Come learn about the fascinating world of these tree species, their habitat, and the carving practices of traditional First Nations communities.

Large cultural cedar (LCC) have been revered by B.C. coastal First Nations for millennia. Big diameter, high quality western red cedar (Thuja plicata) are still desired by carvers for making traditional totems, canoes, masks, paddles, plaques and big houses. First Nation carvers describe LCC using specific characteristics of these ancient wood forms, but little is known about the environmental conditions that promote these tree features.

Nielsen has interviewed carvers of the Kwakwaka’wakw Nations to learn of their carving practices, the role of cedar in aboriginal culture and the changes that have occurred to the carving culture through time. In this talk, Nielsen shares the perspectives of carvers and tells their stories so we may learn how to best steward cedar, for all future generations use and enjoyment.

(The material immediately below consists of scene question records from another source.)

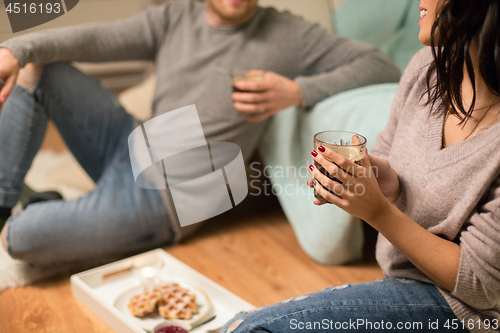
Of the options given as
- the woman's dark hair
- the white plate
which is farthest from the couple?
the white plate

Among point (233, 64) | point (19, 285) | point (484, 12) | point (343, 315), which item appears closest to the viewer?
point (484, 12)

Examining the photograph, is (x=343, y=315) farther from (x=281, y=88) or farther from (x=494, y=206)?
(x=281, y=88)

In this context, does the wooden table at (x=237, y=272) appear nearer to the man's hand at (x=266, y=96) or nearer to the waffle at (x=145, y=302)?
the waffle at (x=145, y=302)

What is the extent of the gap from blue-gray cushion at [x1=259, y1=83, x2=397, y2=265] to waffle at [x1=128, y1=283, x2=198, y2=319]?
13.3 inches

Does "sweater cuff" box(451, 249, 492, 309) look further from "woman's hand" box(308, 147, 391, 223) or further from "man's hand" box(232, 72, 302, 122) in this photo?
"man's hand" box(232, 72, 302, 122)

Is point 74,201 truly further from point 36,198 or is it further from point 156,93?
point 156,93

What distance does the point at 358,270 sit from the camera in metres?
0.97

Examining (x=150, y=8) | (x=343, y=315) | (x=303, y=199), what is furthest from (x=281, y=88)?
(x=343, y=315)

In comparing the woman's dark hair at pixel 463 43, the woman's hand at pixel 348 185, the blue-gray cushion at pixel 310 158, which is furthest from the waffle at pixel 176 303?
the woman's dark hair at pixel 463 43

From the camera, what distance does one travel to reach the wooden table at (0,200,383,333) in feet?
2.61

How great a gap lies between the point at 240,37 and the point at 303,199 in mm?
406

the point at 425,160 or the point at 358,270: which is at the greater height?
the point at 425,160

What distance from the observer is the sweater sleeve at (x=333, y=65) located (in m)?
1.01

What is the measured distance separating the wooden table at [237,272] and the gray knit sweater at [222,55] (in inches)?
5.6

Registration required. Register online or at 604-984-0286, ext. 8144.


Julie Nielsen is a Registered Professional Biologist with a background in forestry, forest ecology, conservation biology, and tree physiology. Nielsen is a native of Lynn Valley and is currently a PhD candidate at Simon Fraser University’s School of Resource and Environmental Management. Her interest and passion to better understand the ecological conditions associated with LCC have taken her to the temperate rainforest of the north east coast of Vancouver Island, the Great Bear Rainforest, and the First Nation communities of those that practice cultural tradition carving LCC.